SELECTED PASSAGE
Financial interest For FBAR purposes, a financial interest is defined by ownership of record or legal title, regardless of whether the account in question is maintained for the benefit of others, even if they are non-U.S. persons (31 CFR section 1010.350[e][l]). The regulations apply a look-through analysis in order to determine whether a U.S. person has a financial interest in an account held in trust. Such a person is considered to have a financial interest in a trust account if it is treated as the individual's account under the IRC grantor trust rules (31 CFR section 1010.350[e][iii]). Furthermore, a U.S. person who has a "present beneficial interest" in more than 50% of the assets of a trust or receives more than 50% of a trust's current income is deemed to have a financial interest in the financial accounts of that trust (31 CFR section 1010.350[e][iv]); however, a present beneficial interest does not include a remainder interest or the interest of a beneficiary with purely discretionary benefits (Federal Register, vol. 76, no. 37,1, section 10324[e], Feb. 24,2011).
A U.S. person does not need to be the legal owner of record or the holder of legal title in order to have a financial interest in the account. Such a financial interest includes accounts owned by an agent, nominee, or an attorney. In addition, for FBAR purposes, ownership of more than a 50% interest in a corporation, partnership, or trust is treated as the equivalent of direct ownership of any accounts owned by the entities themselves (31 CFR section 1010.350[e]).
Signature or other authority. Mere signature or other authority over a foreign financial account-that is, the authority "to control the disposition of money, funds or other assets held in a financial account by direct communication (whether in writing or otherwise) to the person with whom the financial account is maintained" (31 CFR section 1010.350[f][l])-is sufficient to require filing of an FBAR (31 CFR section 1010.350[a]).
FBAR penalties. Failure to make a required FBAR disclosure can result in both civil and criminal penalties. Criminal penalties include fines and imprisonment, and they are subject to a five-year statute of limitations beginning on the due date of the FBAR (18 USC section 3282). Criminal liability requires proof that a taxpayer knew of the reporting requirement but did not file (U.S. v. $359,500 in U.S. Currency, 828 F.2d 930 [2d Cir. N.Y. 1987]).
The civil penalty for failing to file an FBAR is the greater of $100,000 or 50% of the balance in the account at the time of willful violation (31 USC section 5321 [a][C],[D]). A nonwillful failure to file subjects an individual to a civil penalty of up to $10,000 per failure, unless the failure is abated as a result of the reasonable cause exception (31 USC section 5321 [a]  [B] [ii] [I]-[II]); however, this requires that "the amount of the transaction or the balance in the account at the time of the transaction was properly reported" by the taxpayer (31 USC section 5321 [a][B][ii][D]).
The Foreign Account Tax Compliance Act (FATCA), under section 511 of the Hiring Incentives to Restore Employment (HIRE) Act of 2010, requires a U.S. person holding an interest in a specified foreign financial asset to attach Form 8938, Statement of Specified Foreign Assets, to each current income tax return for any year in which the aggregate value of all such specified foreign financial assets exceeds $50,000 (IRC section 6038[D][a]). Although the required information is similar to that disclosed in an FBAR, reporting under FATCA is a separate and distinct obligation; FBAR and FATCA reports must be filed when the statutory prerequisites are met. Form 8938 is filed with the applicable "annual return"-including Form 1040, U.S. Individual Income Tax Return; Form 1120, U.S. Corporation Income Tax Return; Form 1065, U.S. Return of Partnership Income; Form 1041, U.S. Income Tax Return for Estates and Trusts; Form 1120-S, U.S. Income Tax Return for an S Corporation; and Form 1040NR, U.S. Nonresident Alien Income Tax Return-by its due date.

DATASET EXTRACT

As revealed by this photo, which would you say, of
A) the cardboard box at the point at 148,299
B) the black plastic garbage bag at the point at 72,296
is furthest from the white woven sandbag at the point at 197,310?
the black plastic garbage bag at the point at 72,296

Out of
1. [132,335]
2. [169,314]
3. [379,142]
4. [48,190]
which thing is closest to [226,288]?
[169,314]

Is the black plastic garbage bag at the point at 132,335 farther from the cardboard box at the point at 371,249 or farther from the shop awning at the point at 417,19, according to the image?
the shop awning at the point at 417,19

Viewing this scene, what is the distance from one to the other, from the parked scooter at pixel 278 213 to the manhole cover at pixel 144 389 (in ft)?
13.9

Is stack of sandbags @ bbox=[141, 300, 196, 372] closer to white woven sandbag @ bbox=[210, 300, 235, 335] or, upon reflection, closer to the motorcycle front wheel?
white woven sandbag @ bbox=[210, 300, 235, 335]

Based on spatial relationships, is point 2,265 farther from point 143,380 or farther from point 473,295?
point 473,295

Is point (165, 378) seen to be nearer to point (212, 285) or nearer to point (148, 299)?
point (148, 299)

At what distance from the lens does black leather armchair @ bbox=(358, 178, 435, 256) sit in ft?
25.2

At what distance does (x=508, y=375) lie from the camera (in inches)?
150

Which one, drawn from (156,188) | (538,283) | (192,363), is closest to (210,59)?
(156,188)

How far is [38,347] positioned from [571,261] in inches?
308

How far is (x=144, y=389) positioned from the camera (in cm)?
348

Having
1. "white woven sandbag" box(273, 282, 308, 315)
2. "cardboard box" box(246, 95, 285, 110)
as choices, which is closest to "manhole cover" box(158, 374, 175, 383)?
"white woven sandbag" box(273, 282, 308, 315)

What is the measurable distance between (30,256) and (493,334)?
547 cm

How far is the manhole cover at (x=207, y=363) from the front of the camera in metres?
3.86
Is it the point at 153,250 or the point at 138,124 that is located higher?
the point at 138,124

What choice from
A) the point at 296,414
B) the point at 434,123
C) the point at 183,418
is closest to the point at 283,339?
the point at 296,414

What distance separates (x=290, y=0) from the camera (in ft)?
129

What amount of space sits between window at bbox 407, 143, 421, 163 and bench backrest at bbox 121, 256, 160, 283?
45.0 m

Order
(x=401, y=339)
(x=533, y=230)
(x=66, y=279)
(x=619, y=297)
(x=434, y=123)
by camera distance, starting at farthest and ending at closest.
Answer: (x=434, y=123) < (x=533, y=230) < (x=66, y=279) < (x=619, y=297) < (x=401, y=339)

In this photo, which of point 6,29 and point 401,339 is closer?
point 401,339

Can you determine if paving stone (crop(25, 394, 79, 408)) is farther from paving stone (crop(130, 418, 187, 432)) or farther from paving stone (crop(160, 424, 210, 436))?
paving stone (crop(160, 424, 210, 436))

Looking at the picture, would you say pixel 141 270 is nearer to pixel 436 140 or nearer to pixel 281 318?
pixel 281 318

SET TASKS
(A) Do these statements agree with the FBAR passage? For each, answer yes or no and quote the words of the passage that decide it. (i) Criminal penalties have a five-year statute of limitations that starts on the FBAR due date. (ii) A nonwillful failure to file can bring a civil penalty of up to $50,000 per failure. (iii) A present beneficial interest includes a remainder interest.
(B) In the listing, print the lines between the one holding "How far is [38,347]" and the one holding "Answer: (x=434, y=123)", inclusive.

PER-TASK ANSWERS
(A)
(i) Yes: "subject to a five-year statute of limitations beginning on the due date of the FBAR"
(ii) No: "a civil penalty of up to $10,000 per failure"
(iii) No: "a present beneficial interest does not include a remainder interest"

(B)
How far is [38,347] positioned from [571,261] in inches?
308

How far is (x=144, y=389) positioned from the camera (in cm)?
348

Having
1. "white woven sandbag" box(273, 282, 308, 315)
2. "cardboard box" box(246, 95, 285, 110)
as choices, which is closest to "manhole cover" box(158, 374, 175, 383)?
"white woven sandbag" box(273, 282, 308, 315)

What is the measurable distance between (30,256) and (493,334)?
547 cm

How far is the manhole cover at (x=207, y=363) from the front of the camera in metres?
3.86
Is it the point at 153,250 or the point at 138,124 that is located higher?
the point at 138,124

What choice from
A) the point at 296,414
B) the point at 434,123
C) the point at 183,418
is closest to the point at 283,339?
the point at 296,414

What distance separates (x=290, y=0) from the camera (in ft)?
129

What amount of space sits between window at bbox 407, 143, 421, 163 and bench backrest at bbox 121, 256, 160, 283?
45.0 m

Order
(x=401, y=339)
(x=533, y=230)
(x=66, y=279)
(x=619, y=297)
(x=434, y=123)
by camera distance, starting at farthest and ending at closest.
Answer: (x=434, y=123) < (x=533, y=230) < (x=66, y=279) < (x=619, y=297) < (x=401, y=339)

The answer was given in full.